Output the lines below from the one containing "<dcterms:available>2023-06-18T01:29:30Z</dcterms:available>" through the end of the listing, inclusive, exactly as they appear, and nothing further.

* Supplied information
= Beginning of Section =

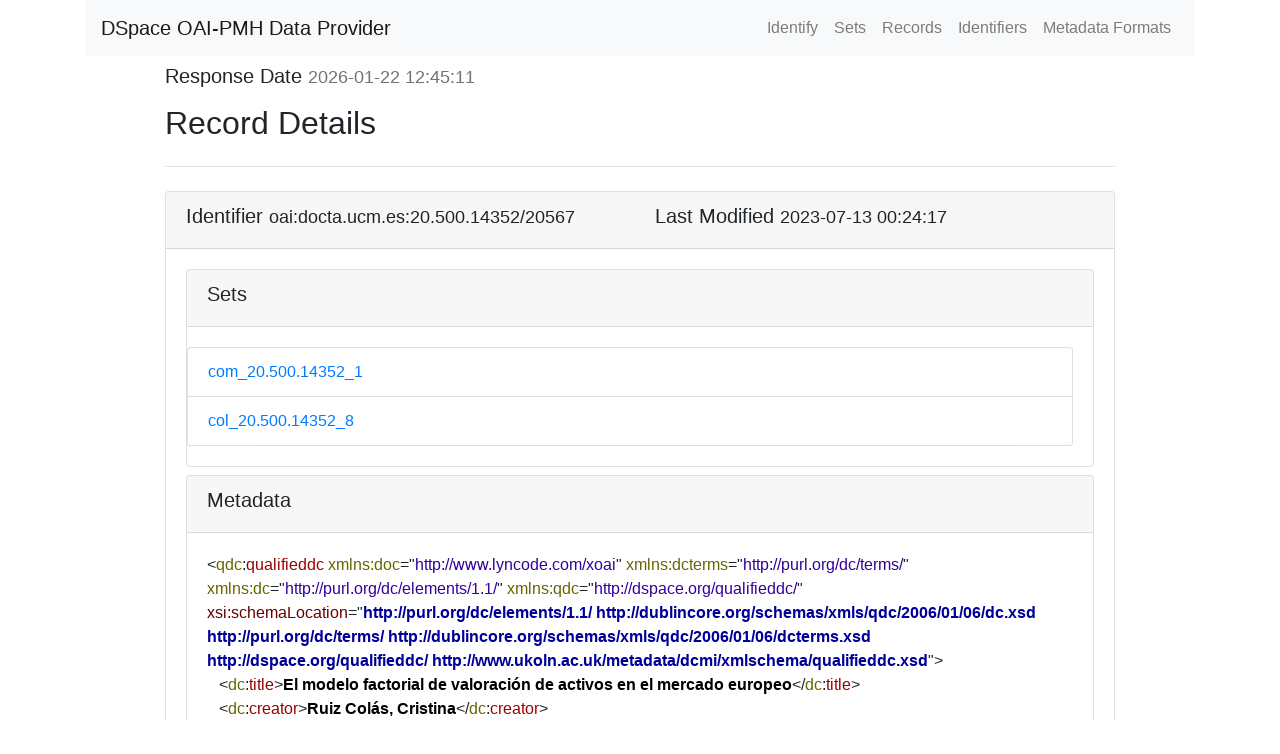

--- FILE ---
content_type: text/xml;charset=UTF-8
request_url: https://docta.ucm.es/rest/oai/request?verb=GetRecord&metadataPrefix=qdc&identifier=oai:docta.ucm.es:20.500.14352/20567
body_size: 2915
content:
<?xml version="1.0" encoding="UTF-8"?><?xml-stylesheet type="text/xsl" href="static/style.xsl"?><OAI-PMH xmlns="http://www.openarchives.org/OAI/2.0/" xmlns:xsi="http://www.w3.org/2001/XMLSchema-instance" xsi:schemaLocation="http://www.openarchives.org/OAI/2.0/ http://www.openarchives.org/OAI/2.0/OAI-PMH.xsd"><responseDate>2026-01-22T12:45:11Z</responseDate><request verb="GetRecord" identifier="oai:docta.ucm.es:20.500.14352/20567" metadataPrefix="qdc">https://docta.ucm.es/rest/oai/request</request><GetRecord><record><header><identifier>oai:docta.ucm.es:20.500.14352/20567</identifier><datestamp>2023-07-13T00:24:17Z</datestamp><setSpec>com_20.500.14352_1</setSpec><setSpec>col_20.500.14352_8</setSpec></header><metadata><qdc:qualifieddc xmlns:qdc="http://dspace.org/qualifieddc/" xmlns:dc="http://purl.org/dc/elements/1.1/" xmlns:dcterms="http://purl.org/dc/terms/" xmlns:xsi="http://www.w3.org/2001/XMLSchema-instance" xmlns:doc="http://www.lyncode.com/xoai" xsi:schemaLocation="http://purl.org/dc/elements/1.1/ http://dublincore.org/schemas/xmls/qdc/2006/01/06/dc.xsd http://purl.org/dc/terms/ http://dublincore.org/schemas/xmls/qdc/2006/01/06/dcterms.xsd http://dspace.org/qualifieddc/ http://www.ukoln.ac.uk/metadata/dcmi/xmlschema/qualifieddc.xsd">
   <dc:title>El modelo factorial de valoración de activos en el mercado europeo</dc:title>
   <dc:creator>Ruiz Colás, Cristina</dc:creator>
   <dc:contributor>Robles Fernández, Mª Dolores</dc:contributor>
   <dcterms:abstract>Análisis de los rendimientos de 25 carteras de acciones europeas y comparación de los modelos de valoración CAPM y una variante del modelo de Fama y French de 5 factores. Estimación de los modelos mediante MCO y a través del método recursivo. 
Este trabajo realiza la contrastación y análisis de una alternativa del modelo de factores de Fama y French en relación con el modelo CAPM. Tomando los datos del mercado europeo de acciones, lo que se pretende es comprobar la capacidad que posee cada uno de estos modelos para explicar correctamente la evolución de los rendimientos de una cartera determinada. 
Se pretende examinar si la capacidad del modelo factorial para explicar los rendimientos es mejor que la de CAPM, considerando la importancia de otros factores de riesgo adicionales al mercado, como podrían ser el factor de tamaño o el de book-to-market.</dcterms:abstract>
   <dcterms:dateAccepted>2023-06-18T01:29:30Z</dcterms:dateAccepted>
   <dcterms:available>2023-06-18T01:29:30Z</dcterms:available>
   <dcterms:created>2023-06-18T01:29:30Z</dcterms:created>
   <dcterms:issued>2017</dcterms:issued>
   <dc:type>bachelor thesis</dc:type>
   <dc:identifier>https://hdl.handle.net/20.500.14352/20567</dc:identifier>
   <dc:identifier>XXXX-XXXX</dc:identifier>
   <dc:language>spa</dc:language>
   <dc:rights>open access</dc:rights>
</qdc:qualifieddc></metadata></record></GetRecord></OAI-PMH>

= End of Section =

* Response below
   <dcterms:available>2023-06-18T01:29:30Z</dcterms:available>
   <dcterms:created>2023-06-18T01:29:30Z</dcterms:created>
   <dcterms:issued>2017</dcterms:issued>
   <dc:type>bachelor thesis</dc:type>
   <dc:identifier>https://hdl.handle.net/20.500.14352/20567</dc:identifier>
   <dc:identifier>XXXX-XXXX</dc:identifier>
   <dc:language>spa</dc:language>
   <dc:rights>open access</dc:rights>
</qdc:qualifieddc></metadata></record></GetRecord></OAI-PMH>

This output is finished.